La idea de un final diferente cruzó brevemente la mente de la doctora y de la joven enfermera que tan gallardamente habían hecho lo que creían era su labor.

El alcalde cogió la escopeta de Margo, y, al revisar el arma, descubrió que, aun encima el arma estaba descargada.

-        ¡Cielo santo! Margo, ¿Te ibas a dejar a matar por apuntar a un cerdo con un arma descargada? ¡Estáis locas! Maldita sea. Nunca apuntes a un hombre al que no vayas a disparar. ¡Esa rata os hubiera matado, a las dos! Y lo peor, es que, al estar armadas, se hubiera ido de rositas.

Las dos mujeres que poco a poco iban volviendo a la calma, se fueron percatando de que, si bien su intención era buena, habían actuado con gran inconsciencia y desprecio por su vida.

El alcalde tragó saliva sopesando las acciones a seguir…

-        Margo, ¿Tienes libre tu consulta?.... quiero hablar con las dos…. a solas.

Las dos mujeres sabían perfectamente sobreentender las implicaciones que iba a tener para su trasero la conversación dado el más que razonable enfado del Horatius.

-        “Sí, alcalde. Está libre” , dijo Margo frunciendo el ceño de su pecosa cara, con un tono que sonaba a  como si le arrancaran las palabras con un sacacorchos.

El alcalde, siempre caballeroso franqueó el paso a las dos damas que, con el ceño fruncido, se encaminaban hacia su particular mesa de conversaciones.

Horatius, con cara de pocos amigos, seguía a las dos chcias unos pasos por detrás hasta queuna de las ancianas indias que trabajaban en el hospital lo abordó justo antes de entrar en el edificio. Se trataba de la venerable Mano Dura que gozaba de cierta posición de prevalencia entre las gentes de su tribu, especialmente entre las mujeres más jóvenes.

-        Alcalde, tome – dijo mientras ofrecía al alcalde una correa de cuero sujeta a una cómoda empuñadura de madera-, que seguro que usted las convence para que no sean tan obstinadas la próxima vez. Casi nos las matan. Y… ,la voz de la anciana amenazaba con quebrarse en llanto, ¿Qué íbamos a hacer si nos las matan?

El alcalde tomó el objeto que le ofrecía la anciana india, mientras con la otra mano acariciaba el hombre la venerable Mano Dura y trataba de reconfontarla con una sonrisa “Descuide, mamá.

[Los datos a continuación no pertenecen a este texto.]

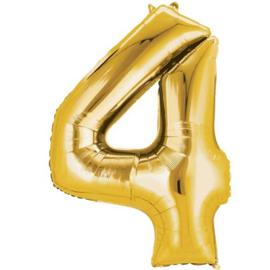 Folieballon 4 goud 26''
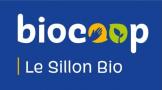 le logo de Biocoop – Le Sillon Bio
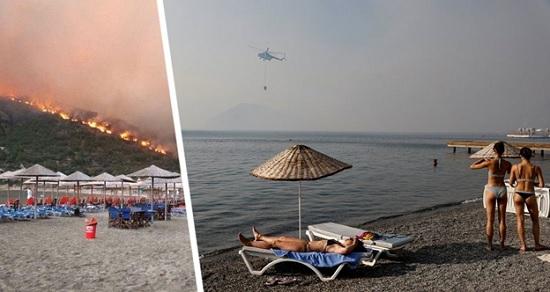 На выходных в Анталии начнется новая волна «потепления» с проливными дождями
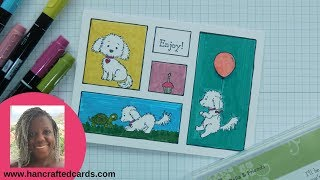 How to make a comic strip card with Bella & Friends from Stampin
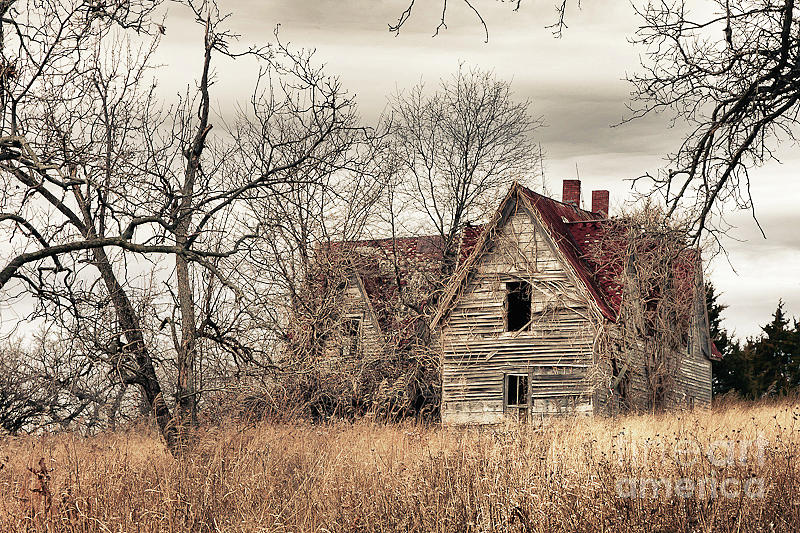 Old House Photograph - Waiting For New Owners by E Mac MacKay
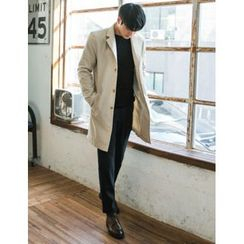 STYLEMAN - Notched-Lapel Single-Breasted Trench Coat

Seguro que lo entienden enseguida”.


 

 

Cuando las dos mujeres entraron en el despacho de la directora del hospital, Horatius, que las seguía cerró la puerta y depositó la escopeta sobre uno de los armarios repletos de documentaciones que atestaban la estancia.

Margo fue la primera que inició el fuego.

-        Horatius, sé lo que estás pensando, pero no podía dejar que esos hombres se llevaran a Castor Humeante. Tú sabes que es un pobre hombre incapaz de hacer nada. Y ya oíste lo que pasó: cuando se lo encontraron sesteando junto a un sauce, no le preguntaron, simplemente le dispararon, como a un glotón.

-        Margo, sé que son basura, pero… ¿Cómo se te ocurre hacer esta estupidez?

-        ¡Maldita sea! Y que iba a hacer, es mi hospital.

-        Mira señorita, no sé si te ha pasado por la cabeza, pero resulta que tú no eres una pistolera, eres la persona más importante de la ciudad, el único médico, y desde luego, exponiéndote de esa manera me parece que no haces ningún favor, ni a ti, ni al pueblo.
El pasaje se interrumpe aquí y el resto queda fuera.